Мы с ней переписывались и все эти годы мечтали встретиться. Я даже деньги специально откладывала. Очень, вы знаете, очень я ждала этой встречи, переживала, представляла, как это все будет. А она с порога: «Пальто на тебе не то!» Я не понимаю, это время нас так меняет или все-таки заграница? Не строю иллюзий, я тоже изменилась. Тем более что семьей так и не обзавелась. Так и работаю в школе. Правда, уже не словесником. Знаете, начала подводить память. Как только это почувствовала, сразу решила, что не буду смешной, уволюсь. Теперь веду группу продленного дня. Но меня уважают коллеги и дети любят, их же не обманешь. А здесь – ну полное непонимание. И это с человеком, которого я считала самым близким. Все свои мысленные разговоры вела с ней. Как мне теперь жить? Образовалась пустота. Но, может, это и к лучшему… Нельзя жить иллюзиями.
– Ну а этот муж ее, Людвиг? Ему тоже ваше пальто не понравилось?

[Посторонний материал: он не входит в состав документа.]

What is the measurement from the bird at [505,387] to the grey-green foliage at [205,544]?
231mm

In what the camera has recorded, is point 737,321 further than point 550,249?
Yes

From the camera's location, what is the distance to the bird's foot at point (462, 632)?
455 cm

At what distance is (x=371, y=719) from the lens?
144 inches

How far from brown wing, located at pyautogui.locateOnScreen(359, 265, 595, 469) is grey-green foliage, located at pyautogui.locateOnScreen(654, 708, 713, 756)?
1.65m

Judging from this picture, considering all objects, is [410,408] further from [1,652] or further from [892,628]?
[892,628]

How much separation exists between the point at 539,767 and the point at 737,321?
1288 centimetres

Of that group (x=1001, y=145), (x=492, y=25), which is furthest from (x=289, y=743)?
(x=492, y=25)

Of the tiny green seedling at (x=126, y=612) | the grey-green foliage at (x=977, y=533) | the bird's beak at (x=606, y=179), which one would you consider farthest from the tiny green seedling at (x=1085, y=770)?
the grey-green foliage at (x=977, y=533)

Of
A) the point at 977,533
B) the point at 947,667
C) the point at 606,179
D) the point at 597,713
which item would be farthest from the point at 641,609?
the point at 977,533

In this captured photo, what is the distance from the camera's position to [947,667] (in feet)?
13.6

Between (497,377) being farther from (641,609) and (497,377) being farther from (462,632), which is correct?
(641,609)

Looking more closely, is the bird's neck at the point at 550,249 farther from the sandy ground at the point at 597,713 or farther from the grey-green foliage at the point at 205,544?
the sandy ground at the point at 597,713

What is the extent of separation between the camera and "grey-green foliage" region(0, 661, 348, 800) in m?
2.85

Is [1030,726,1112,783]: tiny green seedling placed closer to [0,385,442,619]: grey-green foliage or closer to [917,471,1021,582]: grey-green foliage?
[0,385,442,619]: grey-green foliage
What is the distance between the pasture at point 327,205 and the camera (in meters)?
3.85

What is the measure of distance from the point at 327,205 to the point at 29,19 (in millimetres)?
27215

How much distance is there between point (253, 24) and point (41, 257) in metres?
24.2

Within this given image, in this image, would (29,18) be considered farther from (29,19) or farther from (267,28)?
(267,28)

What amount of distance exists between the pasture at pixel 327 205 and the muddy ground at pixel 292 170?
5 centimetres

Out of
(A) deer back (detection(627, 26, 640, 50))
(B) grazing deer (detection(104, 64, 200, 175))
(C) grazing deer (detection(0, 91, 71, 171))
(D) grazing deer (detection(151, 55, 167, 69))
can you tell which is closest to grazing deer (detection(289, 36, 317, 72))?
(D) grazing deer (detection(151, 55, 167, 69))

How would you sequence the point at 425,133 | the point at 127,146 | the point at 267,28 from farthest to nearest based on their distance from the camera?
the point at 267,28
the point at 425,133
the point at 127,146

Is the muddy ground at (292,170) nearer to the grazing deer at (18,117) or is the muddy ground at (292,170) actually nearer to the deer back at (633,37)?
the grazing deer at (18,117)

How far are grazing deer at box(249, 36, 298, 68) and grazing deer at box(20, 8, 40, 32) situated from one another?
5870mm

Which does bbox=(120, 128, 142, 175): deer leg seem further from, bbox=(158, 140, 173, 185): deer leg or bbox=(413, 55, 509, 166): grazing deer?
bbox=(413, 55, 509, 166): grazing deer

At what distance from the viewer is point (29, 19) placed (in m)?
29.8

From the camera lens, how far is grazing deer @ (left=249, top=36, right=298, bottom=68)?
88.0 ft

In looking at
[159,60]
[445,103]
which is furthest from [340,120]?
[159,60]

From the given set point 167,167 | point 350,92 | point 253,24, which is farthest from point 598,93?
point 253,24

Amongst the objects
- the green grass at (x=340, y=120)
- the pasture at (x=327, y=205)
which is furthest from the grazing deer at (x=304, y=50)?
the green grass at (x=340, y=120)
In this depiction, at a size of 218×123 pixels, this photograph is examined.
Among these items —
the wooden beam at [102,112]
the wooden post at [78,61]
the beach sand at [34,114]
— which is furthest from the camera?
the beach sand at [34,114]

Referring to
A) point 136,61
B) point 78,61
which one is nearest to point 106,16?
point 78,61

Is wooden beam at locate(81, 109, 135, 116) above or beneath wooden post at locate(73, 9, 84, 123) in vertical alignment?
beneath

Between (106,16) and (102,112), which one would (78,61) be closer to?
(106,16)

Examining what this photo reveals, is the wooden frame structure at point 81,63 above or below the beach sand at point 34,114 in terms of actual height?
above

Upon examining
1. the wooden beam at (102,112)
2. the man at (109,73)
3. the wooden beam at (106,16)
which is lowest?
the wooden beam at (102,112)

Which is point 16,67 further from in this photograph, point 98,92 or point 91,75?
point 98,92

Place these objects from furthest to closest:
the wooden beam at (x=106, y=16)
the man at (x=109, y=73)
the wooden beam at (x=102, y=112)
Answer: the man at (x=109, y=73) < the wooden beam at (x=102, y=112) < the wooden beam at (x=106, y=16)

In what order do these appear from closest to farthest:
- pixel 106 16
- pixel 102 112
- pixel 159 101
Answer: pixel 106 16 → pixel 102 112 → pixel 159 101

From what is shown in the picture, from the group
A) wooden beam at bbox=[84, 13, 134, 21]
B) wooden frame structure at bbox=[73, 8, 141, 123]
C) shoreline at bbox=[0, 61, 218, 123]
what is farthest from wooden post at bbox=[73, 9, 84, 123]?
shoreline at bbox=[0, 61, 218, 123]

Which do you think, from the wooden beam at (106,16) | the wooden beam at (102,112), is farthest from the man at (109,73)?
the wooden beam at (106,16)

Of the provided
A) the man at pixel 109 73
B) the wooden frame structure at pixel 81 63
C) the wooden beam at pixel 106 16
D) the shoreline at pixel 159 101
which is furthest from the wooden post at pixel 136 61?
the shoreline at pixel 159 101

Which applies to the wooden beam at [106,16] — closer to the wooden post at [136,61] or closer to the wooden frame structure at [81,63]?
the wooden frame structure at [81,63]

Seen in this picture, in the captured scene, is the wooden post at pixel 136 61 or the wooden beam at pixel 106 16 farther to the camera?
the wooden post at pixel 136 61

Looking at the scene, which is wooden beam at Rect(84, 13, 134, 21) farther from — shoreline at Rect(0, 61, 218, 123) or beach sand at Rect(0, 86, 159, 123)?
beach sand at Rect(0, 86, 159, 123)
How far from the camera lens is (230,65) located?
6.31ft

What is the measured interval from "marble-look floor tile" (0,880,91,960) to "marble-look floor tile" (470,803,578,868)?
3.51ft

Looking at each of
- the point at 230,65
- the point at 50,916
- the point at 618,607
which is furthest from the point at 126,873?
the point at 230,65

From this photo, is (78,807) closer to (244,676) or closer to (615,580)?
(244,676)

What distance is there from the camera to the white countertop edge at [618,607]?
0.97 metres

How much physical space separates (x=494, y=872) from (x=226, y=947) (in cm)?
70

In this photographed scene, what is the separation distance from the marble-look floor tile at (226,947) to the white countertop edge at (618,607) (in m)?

– Людвиг давно умер. Она вдова. Ой, это вообще отдельный разговор. Главным номером культурной программы было представление меня ее жениху. Правда, как оказалось, он про это не знал. Ну про то, что женихом является. Это были Галкины собственные домыслы. И вот перед ним-то она особо меня унизить пыталась: «Что ты так громко сахар в чашке мешаешь? Почему новую политику не поддерживаешь?» А у меня есть свои взгляды на политику. И я их менять не собираюсь. Про сахар, что ж, наверное, действительно громко. Я и внимания на это никогда не обращала. Только, знаете, Леве, это жениха так зовут, было как будто неловко. И он давай меня защищать: «Ну что ты, Галочка, твоя подруга такая милая». Расспрашивал меня, что там у нас да как. Все ему обо мне было интересно. Он тоже вдовец, из наших, бывших. Не мальчик, конечно, как и мы, но бодрый. И к нам, главное, после исторического знакомства зачастил. То есть его, в отличие от Галки, не испугало громкое размешивание сахара в чашке. Мне и невдомек. А Галка: «Это ты зачем приехала? Мою жизнь разрушать?» «Да что ты, что ты, – говорю. – Мне ничего не надо! Ты же знаешь, как я живу! И я своей жизнью довольна». А она после этого прямо озверела. Вы знаете, я прямо лишний раз и поесть-то боялась. Чувствовала, ей куска жалко.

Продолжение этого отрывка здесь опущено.